The data –
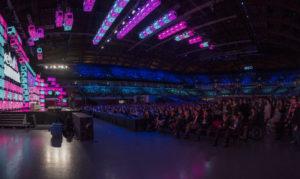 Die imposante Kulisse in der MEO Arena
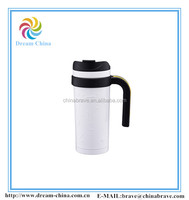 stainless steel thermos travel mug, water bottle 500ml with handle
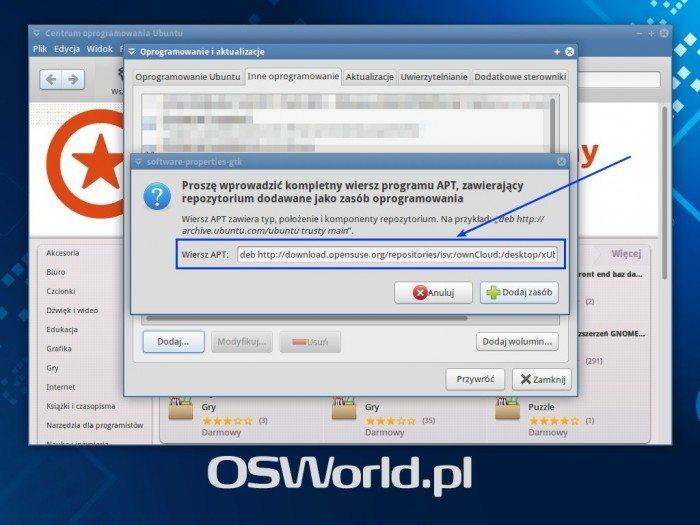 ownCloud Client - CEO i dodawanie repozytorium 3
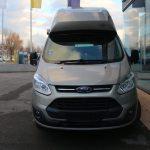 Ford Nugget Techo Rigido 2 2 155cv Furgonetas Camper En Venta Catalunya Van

Aim of the task –
Copy all of the listing word for word, minus the images.

Completed exercise –
 Die imposante Kulisse in der MEO Arena
 stainless steel thermos travel mug, water bottle 500ml with handle
 ownCloud Client - CEO i dodawanie repozytorium 3
 Ford Nugget Techo Rigido 2 2 155cv Furgonetas Camper En Venta Catalunya Van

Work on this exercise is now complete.